Bunker Global Open Directory News2019-06-07
MABUX: Bunker Market this morning June, 07.
MABUX World Bunker Index (consists of a range of prices for 380 HSFO, 180 HSFO and MGO (Gasoil) in the main world hubs) declined on June. 06
380 HSFO - USD/MT 373.57 (-3.07)
180 HSFO - USD/MT 422.79 (-3.35)
MGO - USD/MT 610.430 (-1.78)
Meantime, world oil indexes demonstrated irregular changes on June. 06 on a report that U.S. tariffs on Mexico might be delayed.
Brent for August settlement increased by $1.04 to $61.67 a barrel on the London-based ICE Futures Europe exchange. West Texas Intermediate for July delivery rose by $0.91 to $51.68 a barrel on the New York Mercantile Exchange. The Brent benchmark traded at the premium of 9.08 to WTI. Gasoil for June delivery declined by $0.25.
Today indexes continue to rise.
The U.S. may be considering delaying President Donald Trump’s threatened tariffs on Mexico as talks continue over stemming the flow of undocumented migrants and illegal drugs from Central America. That news pushed prices up.
U.S. refiners warned the Trump administration that tariffs on imports from Mexico could deliver a punishing blow to refiners and raise the cost of gasoline just as the U.S. driving season kicks into high gear. Trump surprised Mexico last week with a threat to impose 5% tariffs on all its exports to the United States unless the Mexican government took measures to stem the flow of illegal immigrants into the United States. The United States imports over 650,000 barrels of crude per day from Mexico, about 10% of total crude imports. Refiners are also worried that Mexico could retaliate with tariffs on its imports of U.S. fuel, a major source of revenue for the U.S. industry.
Meanwhile, the Energy Information Administration (EIA) on June 5 reported that U.S. crude supplies rose by 6.8 million barrels for the week ended May 31. That was the largest weekly increase in five weeks. At the same time U.S. oil production continue to rise for the third consecutive week. U.S. crude oil production averaged 12.4 million barrels per day (bpd) last week, up by 100,000 bpd from the previous week and up by about 1.6 million bpd year on year. Moreover, U.S. oil production keeps accelerating towards new highs. New records are expected both when the final numbers for May emerge and at the end of the year. Rystad Energy is raising its forecast for US crude output to 13.4 million bpd by December 2019. For May 2019, researches and calculations point to crude oil production averaging 12.5 million bpd. Both are new all-time highs.

[DESCRIPTION OF THE TASK]
According to the bunker market report, how much did U.S. crude supplies rise in the week ended May 31?

[DATASET EXTRACT]
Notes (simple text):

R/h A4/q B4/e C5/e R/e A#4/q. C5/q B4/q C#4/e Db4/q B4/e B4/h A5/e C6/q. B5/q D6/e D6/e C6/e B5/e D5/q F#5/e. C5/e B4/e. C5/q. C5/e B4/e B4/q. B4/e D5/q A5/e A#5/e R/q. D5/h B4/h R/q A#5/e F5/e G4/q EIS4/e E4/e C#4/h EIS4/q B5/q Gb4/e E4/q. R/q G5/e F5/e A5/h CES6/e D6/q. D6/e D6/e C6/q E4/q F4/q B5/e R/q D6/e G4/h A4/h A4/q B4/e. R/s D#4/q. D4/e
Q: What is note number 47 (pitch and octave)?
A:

[REPLY]
They rose by 6.8 million barrels.